It all begins in tragedy as a massive fire destroys the Kadam family restaurant and home in Mumbai, India also taking the life of their mother. The Kadams move to Europe to begin a new life. Their quest takes them ultimately and unexpectedly to beautiful small town in rural France. There they come upon an old building in desperate need of repair but ideally suited so believes father Kadam to the establishment of a new restaurant serving their native Indian cuisine. The only obvious glitch is that is located directly across from an obviously very upscale French restaurant a mere 100 feet across the road.
It doesn’t take long for sparks to fly between the rather stuffy and devoted “old school” proprietress of the French restaurant Madame Mallory and the Kadam family. However over time the combativeness dissolves particularly as Madame Mallory begins to see Hassan Kadam as a true genius chef artfully combining traditional French cuisine with elements from India.

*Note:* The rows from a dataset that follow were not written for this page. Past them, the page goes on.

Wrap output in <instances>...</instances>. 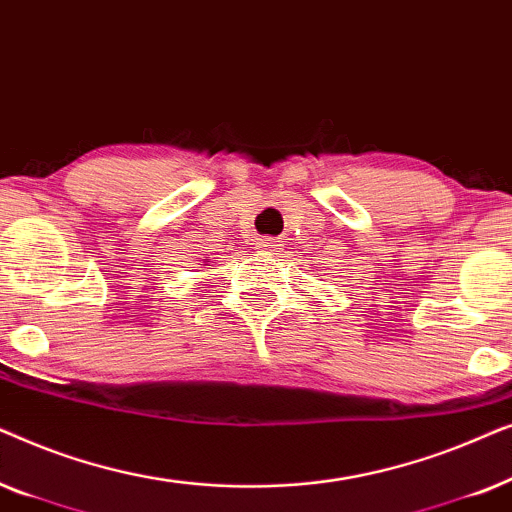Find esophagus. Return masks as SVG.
Returning <instances> with one entry per match:
<instances>
[{"mask_svg":"<svg viewBox=\"0 0 512 512\" xmlns=\"http://www.w3.org/2000/svg\"><path fill=\"white\" fill-rule=\"evenodd\" d=\"M256 249L258 251H265V254H272V251L279 249V242L272 240V237H258Z\"/></svg>","mask_w":512,"mask_h":512,"instance_id":"1","label":"esophagus"}]
</instances>
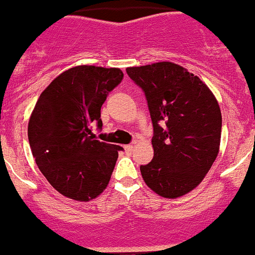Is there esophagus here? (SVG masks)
<instances>
[{"instance_id":"esophagus-1","label":"esophagus","mask_w":255,"mask_h":255,"mask_svg":"<svg viewBox=\"0 0 255 255\" xmlns=\"http://www.w3.org/2000/svg\"><path fill=\"white\" fill-rule=\"evenodd\" d=\"M124 150L128 151V153H131V151H133V145H126V146H124Z\"/></svg>"}]
</instances>
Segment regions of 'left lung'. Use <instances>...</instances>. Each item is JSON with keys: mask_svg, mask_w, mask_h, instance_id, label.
Segmentation results:
<instances>
[{"mask_svg": "<svg viewBox=\"0 0 255 255\" xmlns=\"http://www.w3.org/2000/svg\"><path fill=\"white\" fill-rule=\"evenodd\" d=\"M127 74L144 91L154 129V157L140 166L142 179L164 198L189 193L219 153L217 98L198 76L172 62L128 67Z\"/></svg>", "mask_w": 255, "mask_h": 255, "instance_id": "8db88e82", "label": "left lung"}]
</instances>
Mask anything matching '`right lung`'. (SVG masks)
Masks as SVG:
<instances>
[{"mask_svg": "<svg viewBox=\"0 0 255 255\" xmlns=\"http://www.w3.org/2000/svg\"><path fill=\"white\" fill-rule=\"evenodd\" d=\"M122 79L119 68H68L46 87L32 111V155L51 187L71 200H93L110 181L122 147L95 140L92 127H102V104Z\"/></svg>", "mask_w": 255, "mask_h": 255, "instance_id": "add662e5", "label": "right lung"}]
</instances>
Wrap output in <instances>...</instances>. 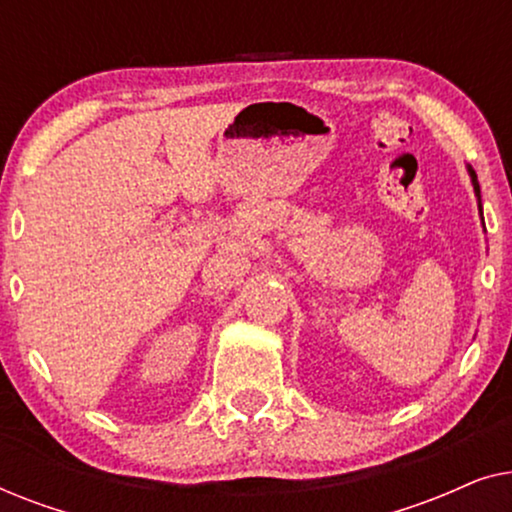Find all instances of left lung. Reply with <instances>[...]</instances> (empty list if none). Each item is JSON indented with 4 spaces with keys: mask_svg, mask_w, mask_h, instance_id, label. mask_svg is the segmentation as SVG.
<instances>
[{
    "mask_svg": "<svg viewBox=\"0 0 512 512\" xmlns=\"http://www.w3.org/2000/svg\"><path fill=\"white\" fill-rule=\"evenodd\" d=\"M471 177H473V188H475V195H478V200H480V184H478V177H475V172L471 170ZM482 209V207H480Z\"/></svg>",
    "mask_w": 512,
    "mask_h": 512,
    "instance_id": "left-lung-1",
    "label": "left lung"
}]
</instances>
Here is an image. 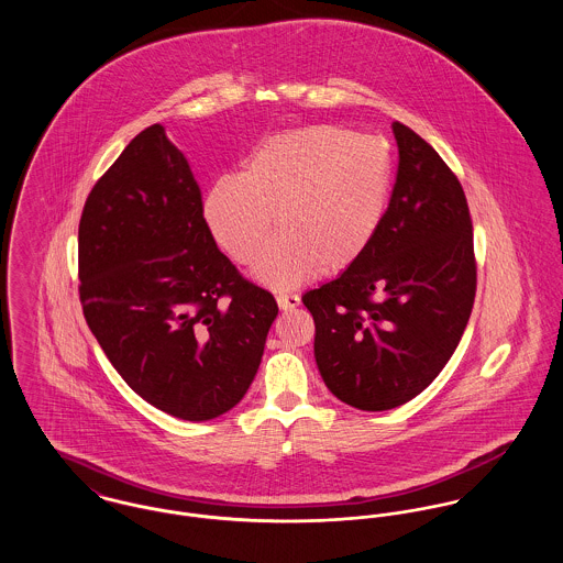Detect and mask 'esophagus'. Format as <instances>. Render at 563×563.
I'll list each match as a JSON object with an SVG mask.
<instances>
[{"instance_id":"34e87169","label":"esophagus","mask_w":563,"mask_h":563,"mask_svg":"<svg viewBox=\"0 0 563 563\" xmlns=\"http://www.w3.org/2000/svg\"><path fill=\"white\" fill-rule=\"evenodd\" d=\"M275 299H277V306L282 310H292V308H297L301 303V297L295 295V292H277Z\"/></svg>"}]
</instances>
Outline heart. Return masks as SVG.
<instances>
[{
	"label": "heart",
	"mask_w": 563,
	"mask_h": 563,
	"mask_svg": "<svg viewBox=\"0 0 563 563\" xmlns=\"http://www.w3.org/2000/svg\"><path fill=\"white\" fill-rule=\"evenodd\" d=\"M390 158L373 139L338 125L273 134L221 177L203 203L221 249L251 264L275 217L282 234L255 264V277L292 288L321 271H340L371 244L388 201Z\"/></svg>",
	"instance_id": "1"
}]
</instances>
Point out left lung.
Listing matches in <instances>:
<instances>
[{
    "instance_id": "8db88e82",
    "label": "left lung",
    "mask_w": 563,
    "mask_h": 563,
    "mask_svg": "<svg viewBox=\"0 0 563 563\" xmlns=\"http://www.w3.org/2000/svg\"><path fill=\"white\" fill-rule=\"evenodd\" d=\"M399 170L371 244L303 295L314 355L340 401L384 411L411 401L446 366L477 295L473 219L457 175L401 121Z\"/></svg>"
}]
</instances>
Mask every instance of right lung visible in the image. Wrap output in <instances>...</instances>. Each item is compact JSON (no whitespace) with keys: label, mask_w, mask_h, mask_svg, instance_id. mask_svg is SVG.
<instances>
[{"label":"right lung","mask_w":563,"mask_h":563,"mask_svg":"<svg viewBox=\"0 0 563 563\" xmlns=\"http://www.w3.org/2000/svg\"><path fill=\"white\" fill-rule=\"evenodd\" d=\"M78 277L84 319L139 397L197 422L244 397L277 303L217 246L201 188L161 123L88 192Z\"/></svg>","instance_id":"obj_1"}]
</instances>
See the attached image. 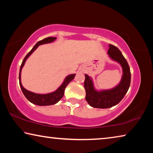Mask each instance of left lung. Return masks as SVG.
I'll return each mask as SVG.
<instances>
[{"label":"left lung","mask_w":153,"mask_h":153,"mask_svg":"<svg viewBox=\"0 0 153 153\" xmlns=\"http://www.w3.org/2000/svg\"><path fill=\"white\" fill-rule=\"evenodd\" d=\"M108 46V56L120 64L123 70L122 77L119 84L113 88L98 91L95 89L92 77L85 74L86 100L91 107L94 108H107L117 105L123 99L130 86L131 73L128 62L116 46L112 45Z\"/></svg>","instance_id":"1"}]
</instances>
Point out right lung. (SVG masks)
<instances>
[{"label":"right lung","instance_id":"1","mask_svg":"<svg viewBox=\"0 0 153 153\" xmlns=\"http://www.w3.org/2000/svg\"><path fill=\"white\" fill-rule=\"evenodd\" d=\"M56 39V37H48L39 41V42H38L36 44V45L33 46L32 50H31L29 53L27 54V55L25 56V57L24 58V61H23L20 67L19 80V85L21 89L22 90L23 94H24L25 97H26L27 99L29 100L30 102L38 106H48L57 103L59 100L63 98L65 92V89L66 86L68 85L69 83L70 82L71 80L74 79L75 76H76V74H70L69 75V76H67L65 77V79H64L63 82L62 83V84L55 90V91L51 93H47V94H37V93L30 92L29 90L25 89V88L22 86V82H21V74H22L23 67L24 66L25 61H26L28 57H29V56L33 53V51L38 47V46L44 45V44L51 43L54 42Z\"/></svg>","mask_w":153,"mask_h":153}]
</instances>
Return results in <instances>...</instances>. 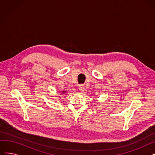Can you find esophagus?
Returning a JSON list of instances; mask_svg holds the SVG:
<instances>
[{
    "label": "esophagus",
    "mask_w": 155,
    "mask_h": 155,
    "mask_svg": "<svg viewBox=\"0 0 155 155\" xmlns=\"http://www.w3.org/2000/svg\"><path fill=\"white\" fill-rule=\"evenodd\" d=\"M84 90V85H79V91L80 92H82Z\"/></svg>",
    "instance_id": "1"
}]
</instances>
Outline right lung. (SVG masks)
<instances>
[{"label": "right lung", "instance_id": "1", "mask_svg": "<svg viewBox=\"0 0 155 155\" xmlns=\"http://www.w3.org/2000/svg\"><path fill=\"white\" fill-rule=\"evenodd\" d=\"M66 92H67V91H63V92H61V94H63L66 93Z\"/></svg>", "mask_w": 155, "mask_h": 155}]
</instances>
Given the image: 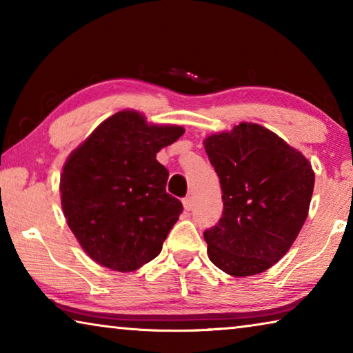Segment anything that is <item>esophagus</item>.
Masks as SVG:
<instances>
[{
  "label": "esophagus",
  "instance_id": "34e87169",
  "mask_svg": "<svg viewBox=\"0 0 353 353\" xmlns=\"http://www.w3.org/2000/svg\"><path fill=\"white\" fill-rule=\"evenodd\" d=\"M183 208L187 212H190L191 208H193V198H191V196H187V198H183Z\"/></svg>",
  "mask_w": 353,
  "mask_h": 353
}]
</instances>
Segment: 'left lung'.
Returning a JSON list of instances; mask_svg holds the SVG:
<instances>
[{"mask_svg": "<svg viewBox=\"0 0 353 353\" xmlns=\"http://www.w3.org/2000/svg\"><path fill=\"white\" fill-rule=\"evenodd\" d=\"M205 152L219 177L224 210L204 232L208 259L235 277L265 272L288 252L305 223L312 165L260 124L210 135Z\"/></svg>", "mask_w": 353, "mask_h": 353, "instance_id": "obj_1", "label": "left lung"}]
</instances>
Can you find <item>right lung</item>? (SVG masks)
Returning <instances> with one entry per match:
<instances>
[{"label":"right lung","mask_w":353,"mask_h":353,"mask_svg":"<svg viewBox=\"0 0 353 353\" xmlns=\"http://www.w3.org/2000/svg\"><path fill=\"white\" fill-rule=\"evenodd\" d=\"M182 135L181 126H152L139 112L123 110L70 155L62 208L92 260L130 272L160 254L183 207L166 193L168 170L155 155Z\"/></svg>","instance_id":"right-lung-1"}]
</instances>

Eventually Hassan is drawn to Paris where he becomes an international sensation. However, he ultimately leaves the glitz of Paris for his family and sweetheart and a more pedestrian but happy life back in the village.
Overall this is an entertaining film but it is in many ways predictable and far too long, over two hours. Moreover it perpetuates the myth among many that French cuisine is the ultimate standard of the world with a few spices from India perhaps bringing a little something to the table but always solely in the French way. This is therefore yet another example of the long standing stereotypical French gastronomical arrogance. Oh well, oui oui!
There are however many examples of love and redemption and displays of strong spirit; all good things in my world. It also is rich in magnificent cinematography all of which makes “The Hundred Foot Journey” a very watchable and mostly enjoyable film.